L’agitatazione nel tenere in mano quella matita, che doveva disegnare una croce sul foglio, è qualcosa che non si può scordare “neanche alla mia età – dice la 94enne Maria – Era la nostra possibilità perché tutto l’orrore vissuto non tornasse. Era l’unico modo per garantire ai nostri figli un futuro più sicuro”.
Il tradimento del re fu il motivo che la fece scegliere senza esitazione “di porre quella croce a favore della Repubblica. La sua fuga non meritava altro. Aveva lasciato la sua gente sola, in balia di tutto e tutti. Era un uomo debole, e la sua debolezza pesò sulla vita di tutti noi”.

E da quel 2 giugno di settant’anni orsono Maria Belotti non ha mai mancato di adempiere il proprio dovere di cittadina: “Da quella conquista, che per tanti oggi sembra scontata, non ho perso un’elezione. Votare significa scegliere. Votare è un atto di responsabilità verso noi stessi.

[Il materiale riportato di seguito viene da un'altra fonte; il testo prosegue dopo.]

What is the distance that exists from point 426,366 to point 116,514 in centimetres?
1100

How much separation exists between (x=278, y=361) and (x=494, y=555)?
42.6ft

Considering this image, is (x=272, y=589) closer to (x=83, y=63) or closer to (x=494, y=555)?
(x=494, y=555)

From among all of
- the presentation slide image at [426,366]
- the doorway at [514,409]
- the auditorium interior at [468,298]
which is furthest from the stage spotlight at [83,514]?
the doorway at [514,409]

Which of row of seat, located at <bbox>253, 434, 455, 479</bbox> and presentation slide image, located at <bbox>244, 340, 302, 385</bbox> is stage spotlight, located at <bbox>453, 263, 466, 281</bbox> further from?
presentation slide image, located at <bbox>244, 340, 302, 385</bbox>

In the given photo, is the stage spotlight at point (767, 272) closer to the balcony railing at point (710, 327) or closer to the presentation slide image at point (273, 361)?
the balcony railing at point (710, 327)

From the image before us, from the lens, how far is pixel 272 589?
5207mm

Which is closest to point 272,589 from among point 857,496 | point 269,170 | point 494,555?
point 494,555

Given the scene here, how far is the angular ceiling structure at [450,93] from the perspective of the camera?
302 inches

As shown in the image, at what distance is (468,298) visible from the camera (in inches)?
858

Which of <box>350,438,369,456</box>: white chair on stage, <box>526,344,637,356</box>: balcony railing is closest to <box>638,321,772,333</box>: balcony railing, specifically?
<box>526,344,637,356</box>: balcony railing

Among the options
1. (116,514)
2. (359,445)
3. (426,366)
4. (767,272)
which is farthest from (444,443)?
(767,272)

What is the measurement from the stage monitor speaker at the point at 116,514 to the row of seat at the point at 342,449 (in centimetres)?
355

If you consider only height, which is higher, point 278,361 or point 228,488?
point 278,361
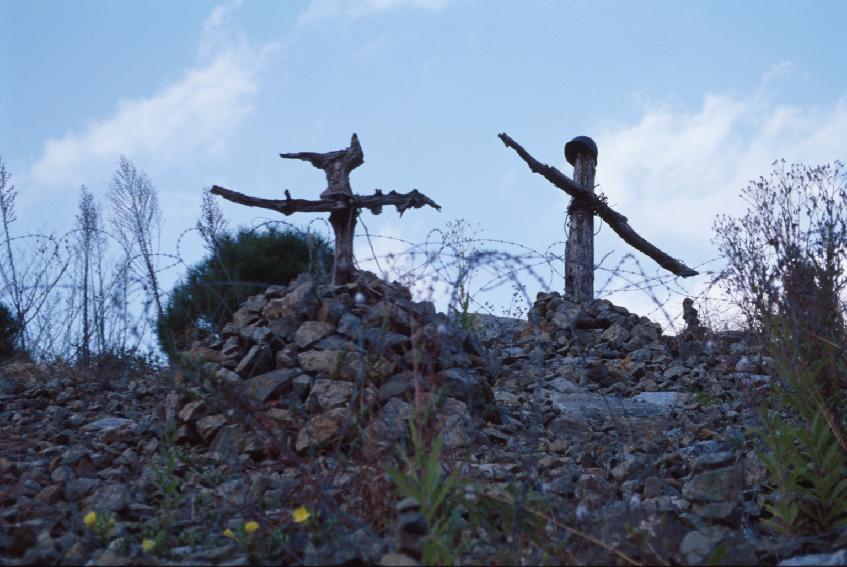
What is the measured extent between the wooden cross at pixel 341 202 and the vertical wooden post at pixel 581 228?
14.5 ft

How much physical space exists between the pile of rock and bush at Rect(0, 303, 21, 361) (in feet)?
15.0

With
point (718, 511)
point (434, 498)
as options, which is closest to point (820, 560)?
point (718, 511)

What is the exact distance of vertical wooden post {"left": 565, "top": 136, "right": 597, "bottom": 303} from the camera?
10.9 metres

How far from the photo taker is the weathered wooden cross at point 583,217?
10984 mm

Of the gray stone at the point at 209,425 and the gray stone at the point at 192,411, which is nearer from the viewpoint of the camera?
the gray stone at the point at 209,425

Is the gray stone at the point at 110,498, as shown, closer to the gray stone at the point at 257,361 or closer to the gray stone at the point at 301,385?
the gray stone at the point at 301,385

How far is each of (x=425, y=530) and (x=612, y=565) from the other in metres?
0.76

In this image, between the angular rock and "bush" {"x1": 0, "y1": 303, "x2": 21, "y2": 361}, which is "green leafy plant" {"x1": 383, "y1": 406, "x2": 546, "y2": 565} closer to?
the angular rock

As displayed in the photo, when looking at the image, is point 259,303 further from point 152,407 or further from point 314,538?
point 314,538

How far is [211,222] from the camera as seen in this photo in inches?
436

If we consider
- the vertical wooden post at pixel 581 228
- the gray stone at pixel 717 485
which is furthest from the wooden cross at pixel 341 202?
the vertical wooden post at pixel 581 228

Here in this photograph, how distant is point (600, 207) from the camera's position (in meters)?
11.3

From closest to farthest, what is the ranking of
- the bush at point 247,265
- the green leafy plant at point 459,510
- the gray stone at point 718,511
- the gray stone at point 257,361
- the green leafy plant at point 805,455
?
1. the green leafy plant at point 459,510
2. the gray stone at point 718,511
3. the green leafy plant at point 805,455
4. the gray stone at point 257,361
5. the bush at point 247,265

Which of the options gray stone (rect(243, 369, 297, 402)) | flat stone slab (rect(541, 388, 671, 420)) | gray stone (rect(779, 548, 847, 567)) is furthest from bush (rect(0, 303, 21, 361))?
gray stone (rect(779, 548, 847, 567))
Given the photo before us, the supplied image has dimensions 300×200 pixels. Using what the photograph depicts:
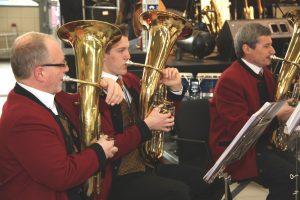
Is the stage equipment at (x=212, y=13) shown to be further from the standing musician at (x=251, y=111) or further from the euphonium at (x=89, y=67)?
the euphonium at (x=89, y=67)

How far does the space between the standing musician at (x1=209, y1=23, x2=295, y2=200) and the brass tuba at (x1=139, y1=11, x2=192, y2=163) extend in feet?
1.96

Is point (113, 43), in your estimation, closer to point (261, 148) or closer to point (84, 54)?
point (84, 54)

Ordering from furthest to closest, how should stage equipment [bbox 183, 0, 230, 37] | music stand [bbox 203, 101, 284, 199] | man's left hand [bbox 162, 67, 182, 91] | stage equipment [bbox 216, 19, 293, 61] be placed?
stage equipment [bbox 183, 0, 230, 37], stage equipment [bbox 216, 19, 293, 61], man's left hand [bbox 162, 67, 182, 91], music stand [bbox 203, 101, 284, 199]

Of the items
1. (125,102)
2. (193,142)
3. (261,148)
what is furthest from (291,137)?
(125,102)

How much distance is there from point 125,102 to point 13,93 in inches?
29.9

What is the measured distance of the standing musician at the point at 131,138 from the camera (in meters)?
2.39

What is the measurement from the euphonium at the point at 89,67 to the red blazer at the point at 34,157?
0.19 m

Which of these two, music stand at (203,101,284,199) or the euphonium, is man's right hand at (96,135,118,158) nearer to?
the euphonium

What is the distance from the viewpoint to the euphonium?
2137 millimetres

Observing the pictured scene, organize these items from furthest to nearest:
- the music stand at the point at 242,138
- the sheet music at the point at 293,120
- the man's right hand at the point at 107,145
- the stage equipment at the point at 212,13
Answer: the stage equipment at the point at 212,13, the sheet music at the point at 293,120, the music stand at the point at 242,138, the man's right hand at the point at 107,145

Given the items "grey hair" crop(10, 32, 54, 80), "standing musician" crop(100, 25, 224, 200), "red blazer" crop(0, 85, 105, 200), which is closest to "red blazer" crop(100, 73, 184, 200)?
"standing musician" crop(100, 25, 224, 200)

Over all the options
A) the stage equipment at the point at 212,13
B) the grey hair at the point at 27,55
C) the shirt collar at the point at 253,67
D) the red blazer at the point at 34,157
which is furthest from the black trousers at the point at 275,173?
the stage equipment at the point at 212,13

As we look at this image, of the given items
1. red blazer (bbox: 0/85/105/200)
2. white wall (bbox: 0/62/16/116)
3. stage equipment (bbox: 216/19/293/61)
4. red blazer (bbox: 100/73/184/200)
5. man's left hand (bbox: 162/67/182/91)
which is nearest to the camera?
red blazer (bbox: 0/85/105/200)

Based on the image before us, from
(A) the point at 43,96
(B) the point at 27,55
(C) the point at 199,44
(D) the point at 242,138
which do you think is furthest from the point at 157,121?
(C) the point at 199,44
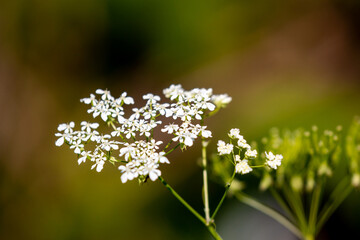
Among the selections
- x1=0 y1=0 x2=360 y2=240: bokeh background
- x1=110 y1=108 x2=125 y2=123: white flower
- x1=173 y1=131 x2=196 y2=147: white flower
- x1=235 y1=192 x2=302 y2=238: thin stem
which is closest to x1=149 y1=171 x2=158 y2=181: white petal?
x1=173 y1=131 x2=196 y2=147: white flower

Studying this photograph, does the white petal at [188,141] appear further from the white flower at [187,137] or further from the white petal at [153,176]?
the white petal at [153,176]

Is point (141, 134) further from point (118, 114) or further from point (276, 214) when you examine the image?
point (276, 214)

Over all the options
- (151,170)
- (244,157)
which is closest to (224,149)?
(244,157)

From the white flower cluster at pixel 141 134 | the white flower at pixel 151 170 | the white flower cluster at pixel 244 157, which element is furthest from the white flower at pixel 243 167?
the white flower at pixel 151 170

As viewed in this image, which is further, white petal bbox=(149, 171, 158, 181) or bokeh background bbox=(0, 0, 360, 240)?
bokeh background bbox=(0, 0, 360, 240)

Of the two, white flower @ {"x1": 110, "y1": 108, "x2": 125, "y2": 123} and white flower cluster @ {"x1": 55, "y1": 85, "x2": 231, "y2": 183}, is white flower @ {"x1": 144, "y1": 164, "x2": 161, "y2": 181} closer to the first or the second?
white flower cluster @ {"x1": 55, "y1": 85, "x2": 231, "y2": 183}

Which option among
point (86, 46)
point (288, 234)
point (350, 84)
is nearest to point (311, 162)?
point (288, 234)

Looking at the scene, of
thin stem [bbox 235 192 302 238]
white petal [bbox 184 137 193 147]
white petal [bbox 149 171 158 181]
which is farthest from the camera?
thin stem [bbox 235 192 302 238]

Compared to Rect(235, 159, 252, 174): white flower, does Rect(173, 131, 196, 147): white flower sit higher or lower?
higher

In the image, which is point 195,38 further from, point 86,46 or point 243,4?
point 86,46
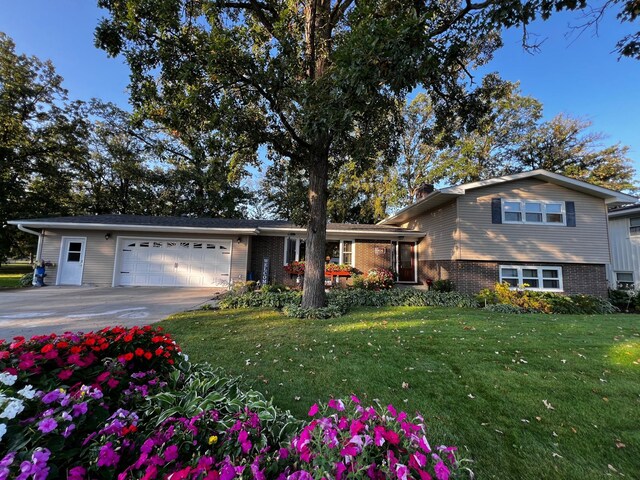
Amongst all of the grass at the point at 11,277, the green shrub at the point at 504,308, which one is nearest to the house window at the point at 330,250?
the green shrub at the point at 504,308

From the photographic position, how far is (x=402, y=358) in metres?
4.02

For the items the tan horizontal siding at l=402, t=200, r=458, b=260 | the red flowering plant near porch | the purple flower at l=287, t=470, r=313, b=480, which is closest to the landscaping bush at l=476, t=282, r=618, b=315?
the tan horizontal siding at l=402, t=200, r=458, b=260

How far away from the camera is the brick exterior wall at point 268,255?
1348cm

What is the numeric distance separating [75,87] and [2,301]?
16710 millimetres

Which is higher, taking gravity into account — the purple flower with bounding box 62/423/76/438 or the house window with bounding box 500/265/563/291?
the house window with bounding box 500/265/563/291

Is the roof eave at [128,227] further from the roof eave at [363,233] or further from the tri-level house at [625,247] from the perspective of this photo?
the tri-level house at [625,247]

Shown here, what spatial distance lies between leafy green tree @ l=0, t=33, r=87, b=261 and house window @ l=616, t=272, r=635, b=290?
101ft

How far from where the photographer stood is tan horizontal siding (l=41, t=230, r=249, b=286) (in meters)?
12.2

In tutti questi anni ho visto tante brutte cose, tante scelte che hanno rovinato la nostra repubblica, ma ogni volta che ho la tessera elettorale in mano, sento che qualcosa può cambiare, anche attraverso di me”.

Dall’alto dei suoi 94 anni, un desiderio lo esprime ancora: “Speriamo che le cose cambino, perché non andiamo tanto bene, – dice sorridendo – perché in tutti questi anni ne ho viste di tutti i colori. Siamo partiti con tre partiti, e siamo finiti con… adio, lagom perd“.

Ma qualche amarezza non le impedisce di concludere la conversazione con un’esclamazione sincera: “Viva l’Italia”.